Good for you. I've lost hours too, with other neighbors. I went through the same process with them and we had all ironed out deals. One girl had a dog that wouldn't stop barking during the day, when I notified her I offered to look after the dog while she went to work that way I had some control over it's barking and it wouldn't feel like it was lonely. She said that wasn't necessary and SHE TOOK THE DOG TO A RELATIVE'S WHEN SHE LEFT FOR WORK.



RandyDarkshade said:


> I understand they are within their right to play music loud during the day, However, I do feel they are being just as selfish by not taking into account the other residents in the apartment building. However getting them evicted would be an absolute last resort for me. I would obviously contact the complex owners (management) and first discuss my problem with them before starting to stamp my feet, wanting them kicked out.



As I've stated, I wasn't aiming to get them kicked out. I went into the apartment management office and notified her that there will be an ongoing issue between me and the family downstairs regarding their stereo system. That's when she said "there's a family in the unit below you?" I never mentioned once anything about eviction and the word was never discussed. She noted to me that his contract states that he's only renting for himself and that's why I think they're likely to face eviction.


----------



## Holsety (Aug 27, 2009)

NewfDraggie said:


> I also love how sleeping pills can't be used, ear plugs cause infection (which is bs), and he's talked to them one multiple occasions... which means he's mentioned it to one person twice without explaining that he will report them.

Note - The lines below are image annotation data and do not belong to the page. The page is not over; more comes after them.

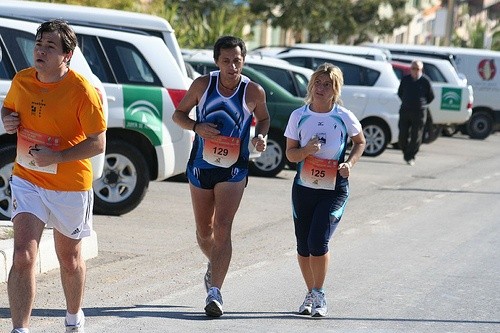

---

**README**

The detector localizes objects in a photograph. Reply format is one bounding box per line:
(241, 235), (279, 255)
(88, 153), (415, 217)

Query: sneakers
(311, 291), (328, 317)
(204, 289), (224, 317)
(204, 261), (213, 294)
(299, 293), (313, 315)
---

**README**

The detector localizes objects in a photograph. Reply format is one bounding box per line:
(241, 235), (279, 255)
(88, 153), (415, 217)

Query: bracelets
(193, 122), (199, 131)
(347, 160), (352, 168)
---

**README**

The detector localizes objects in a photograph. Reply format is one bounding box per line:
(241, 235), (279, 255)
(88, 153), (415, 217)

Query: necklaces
(219, 79), (239, 90)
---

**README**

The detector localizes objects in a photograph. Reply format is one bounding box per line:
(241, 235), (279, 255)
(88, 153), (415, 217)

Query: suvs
(0, 0), (197, 221)
(386, 47), (474, 141)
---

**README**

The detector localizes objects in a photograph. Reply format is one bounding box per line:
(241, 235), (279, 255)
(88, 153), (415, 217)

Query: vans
(360, 41), (500, 140)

It should be common sense, really. If you are being a dick and the person has asked you to stop twice (and you don't), you can expect more drastic measures.

Also how come he is selfish for wanting to get some decent sleep but they aren't selfish for ignoring him and keeping their stereo both on/loud and in a bad place so that the noise increases?

*Didnt read much of the other posts wtf*


----------



## BlackCatOrian (Aug 27, 2009)

If it wouldn't get you arrested you should take the gun and ask them again...
but you would probably get arrested so don't do it..
^(CYA)


----------



## Irreverent (Aug 27, 2009)

Shenzebo said:


> I once lived in less than 200 square feet with another person. It was rough, but not really a problem.



14 x 14?  About the size of my 1st year dorm room......

Given this "family's" prior behavior, its like that other tenants have been complaining too.  And since there doesn't seem to be much paperwork involved and give the speed with which the eviction happened, I doubt Bowtoid is singularly at risk for retribution.


----------



## Azure (Aug 27, 2009)

NewfDraggie said:


> Typical internet bullshit


. Respond when you grow up.


----------



## lilEmber (Aug 27, 2009)

See now even I would report them if you've told them you would contact management it's their own fault at this point.


----------



## ArielMT (Aug 27, 2009)

He said as much 26 posts ago.


----------



## Wolf-Bone (Aug 27, 2009)

I love how Newf is trying to guilt trip by going back to the fact that this is a family of four getting kicked out so a single individual (that he can immediately see and make the sole target of _all_ his anger at the situation) can ultimately do what he has to do to *keep his own place*, which is get the sleep necessary to *do his job*. I wonder what his reaction would be if all the other people who probably lost sleep or their well-earned peace and quiet during the day were here, since in his logic, the fact it's one person complaining about a group of people actually has any bearing over who's in the wrong.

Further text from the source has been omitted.